Naprawdę! Mimo Joanny Kluzik-Rostkowskiej, Jana Filipa Libickiego czy Marka Migalskiego. Trzymam kciuki, by partii tej, jeśli nie stać jej na szybką likwidację, nie przegoniła partia Janusza Palikota. Niestety, z wyników sondaży wynika, że może być z tym różnie. Wywody Marka Migalskiego, jakoby realny był wynik 11% od początku można było włożyć między bajki. No, chyba że chodziło mu o wynik w systemie binarnym. Migalski skończy na dnie i jest mi to obojętne. Nie jest mi natomiast obojętne i nigdy tego nie ukrywałem, co stanie się z Pawłem Kowalem i Elżbietą Jakubiak. Wolałbym zatem, aby cham z Biłgoraja nie pysznił się zwycięstwem nad nimi.
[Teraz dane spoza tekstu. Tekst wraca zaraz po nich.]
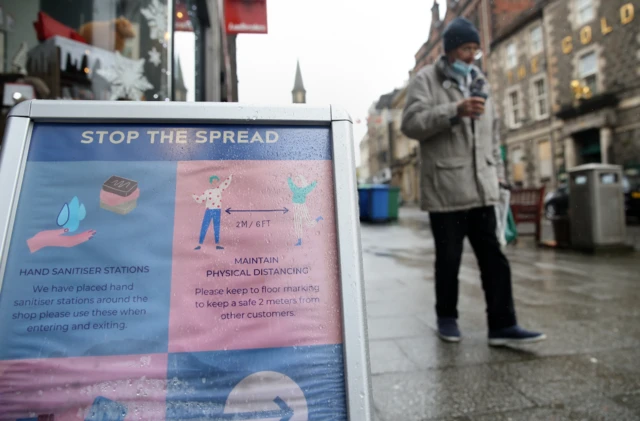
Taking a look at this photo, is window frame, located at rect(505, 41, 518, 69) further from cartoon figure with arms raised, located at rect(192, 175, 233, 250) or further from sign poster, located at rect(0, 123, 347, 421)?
cartoon figure with arms raised, located at rect(192, 175, 233, 250)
Ostatni sondaż GfK Polonia jest dla PJN fatalny: 2% dla Palikota i 1% dla PJN. Zadowolony jestem natomiast z wyników PO i PiS. PO traci, PiS zyskuje, chociaż sondaże dla dwóch głównych ugrupowań są zwyczajowo GW warte.
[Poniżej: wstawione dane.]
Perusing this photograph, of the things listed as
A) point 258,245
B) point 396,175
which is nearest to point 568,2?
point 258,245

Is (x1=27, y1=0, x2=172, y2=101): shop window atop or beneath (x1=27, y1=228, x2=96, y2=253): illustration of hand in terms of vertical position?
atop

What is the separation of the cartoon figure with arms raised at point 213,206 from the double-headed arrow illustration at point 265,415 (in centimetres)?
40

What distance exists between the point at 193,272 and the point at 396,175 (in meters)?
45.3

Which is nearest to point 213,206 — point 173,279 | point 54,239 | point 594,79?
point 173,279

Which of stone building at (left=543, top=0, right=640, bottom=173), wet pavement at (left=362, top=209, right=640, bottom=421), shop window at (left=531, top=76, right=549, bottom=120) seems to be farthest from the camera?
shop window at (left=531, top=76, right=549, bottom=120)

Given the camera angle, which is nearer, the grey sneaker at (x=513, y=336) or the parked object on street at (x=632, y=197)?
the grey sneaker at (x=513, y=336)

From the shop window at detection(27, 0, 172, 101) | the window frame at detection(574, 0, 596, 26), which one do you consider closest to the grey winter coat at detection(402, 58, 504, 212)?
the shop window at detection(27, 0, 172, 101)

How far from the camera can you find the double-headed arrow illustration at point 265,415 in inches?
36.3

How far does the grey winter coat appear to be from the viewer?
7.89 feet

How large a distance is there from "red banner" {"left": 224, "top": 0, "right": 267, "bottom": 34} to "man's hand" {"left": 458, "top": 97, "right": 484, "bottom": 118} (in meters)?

Niestety, nie było i nie ma szans na to, abym zagłosował na PJN. Po przejściu Joanny Kluzik-Rostkowskiej do PO moja żona, która mimo moich protestów początkowo chciała się nawet zaangażować w budowę struktur PJN orzekła: w życiu nie zagłosuję na PJN! Nie mam również zamiaru namawiać do tego kogokolwiek. PJN pod wodzą Pawła Kowala pozostaje uszczknąć 1% (ale nie więcej!) wyborców PO, by o 1 promil wyprzedzić Palikota, a po przegranych wyborach rozwiązać się. Za to jeszcze bardziej trzymam kciuki!